A meeting organized with CMA members and Catholic radio executives during the Orlando convocation, attended by McGovern, Mullally and Black, gave birth to the idea for “Doctor, Doctor.” Black offered the studios and experience of Redeemer Radio to facilitate next steps.

McGovern recalled that the program’s name emerged when McGovern and Mullally entered the convocation site wearing white coats and an attendee held the door for them, nodding and saying, “Doctor. Doctor.”

According to McGovern, “Andrew and I looked at each other and said, ‘That’s it. That’s the name for our new show!”

“We wanted to engage the culture,” McGovern said of the CMA’s interest in media and public affairs — a faithful zeal that has increased as the organization itself has seen membership surge 5 percent-10 percent annually in recent years.

The CMA wants to help all audiences understand that “Catholic medicine is more than just ‘saying no’ to certain issues at the beginning and end of life,” McGovern said. “Our faith infuses everything” because seeing health care through a Catholic lens encompasses concerns about human dignity, the whole person, the common good, truthful integrity and principles of the Church’s social teaching.

He said the CMA also wants to help support doctors, nurses, students and various practitioners and assistants defend their understanding that a Catholic approach “is very different from the typical principles in use in medicine today.”

Moreover, Mullally pointed out the show’s important assertion that “faith and medicine are intimately related and not opposed to each other, as secular influences would have you believe.”
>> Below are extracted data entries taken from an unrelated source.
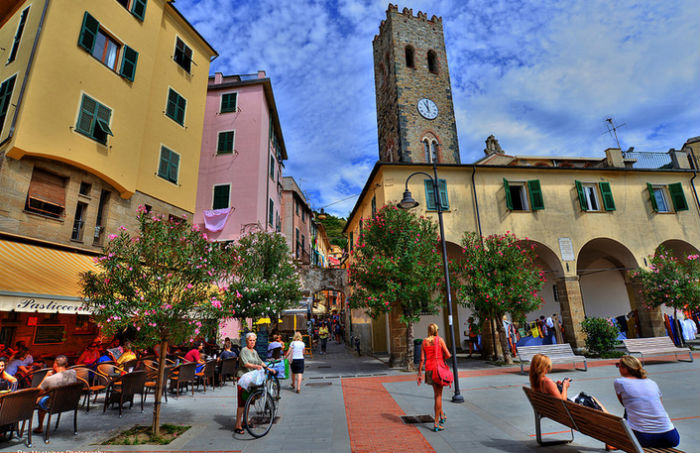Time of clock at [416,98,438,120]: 11:00
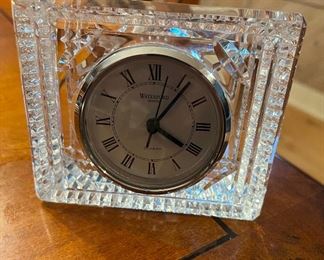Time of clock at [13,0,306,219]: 4:06
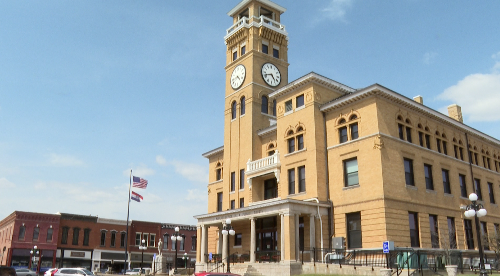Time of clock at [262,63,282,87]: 4:42
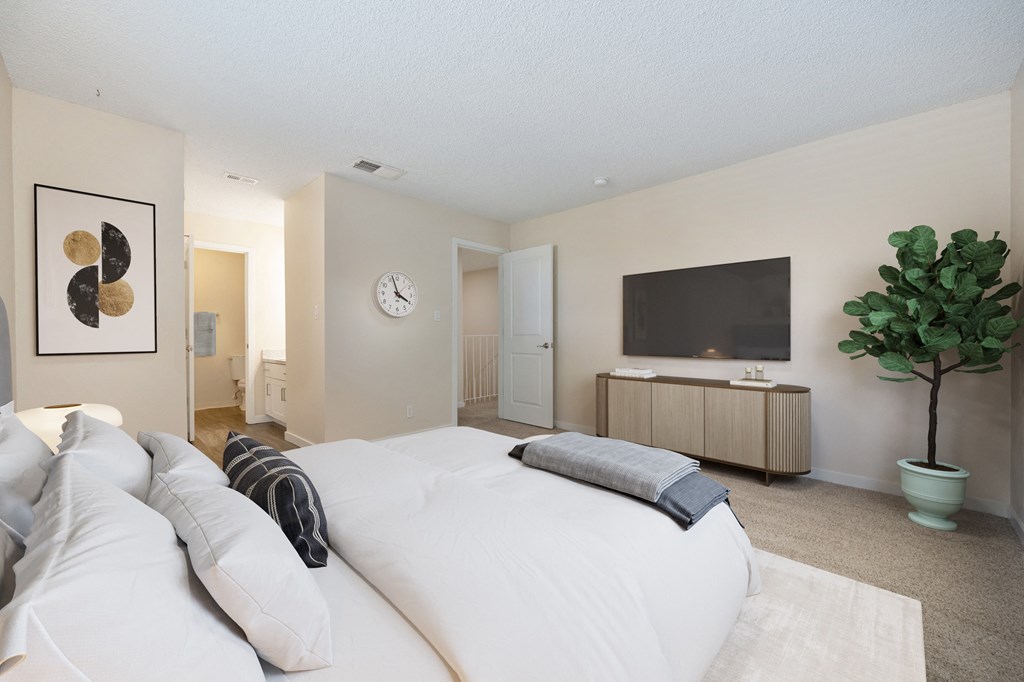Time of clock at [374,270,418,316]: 3:57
McGovern said his service on the CMA national board helps him identify a range of hot topics and leading experts for “Doctor, Doctor.” Discussions planned for shows that start airing nationally this month include the physician burnout epidemic and its implications for patients; treatment and understanding of attention deficit hyperactivity disorder; the social effects of hormonal contraception on women and men related to dating, romance and marriage; and a congressman’s proposal to promote price transparency and hospital competition in health care reform.

The breadth of conversations resonates beyond those with Catholic values, McGovern said. “A lot of secular listeners would probably be interested, too.” 

Andrea Serrani, the Redeemer Radio producer who has helped oversee the program’s growth, said the audience response to both the local broadcasts and the archives, accessible anywhere via podcast providers, has been robust.

“It’s the most downloaded and subscribed show on Redeemer Radio and has the furthest reach already,” Serrani said.

Radio broadcasts are an evangelizing awareness-builder about the global availability of the wide-ranging recordings, McGovern said. All the components for last year’s successful launch — and the new potential from more than 380 EWTN affiliate stations — came together through people and organizations in the Diocese of Fort Wayne-South Bend. A vibrant presence of the Catholic Medical Association helped make that possible, he said; this is one of the few dioceses in the United States with two chartered chapters, encompassing the St. Andre Bessette, C.S.C., Catholic Medical Guild in South Bend.

One more message likely to be spread by “Doctor, Doctor” is the spiritual nature of informed, empowering conversations. No one is served well when “the myth of moral neutrality” limits discussion, on the air or in person, McGovern said. “Every conversation between a doctor and a patient is a moral conversation.”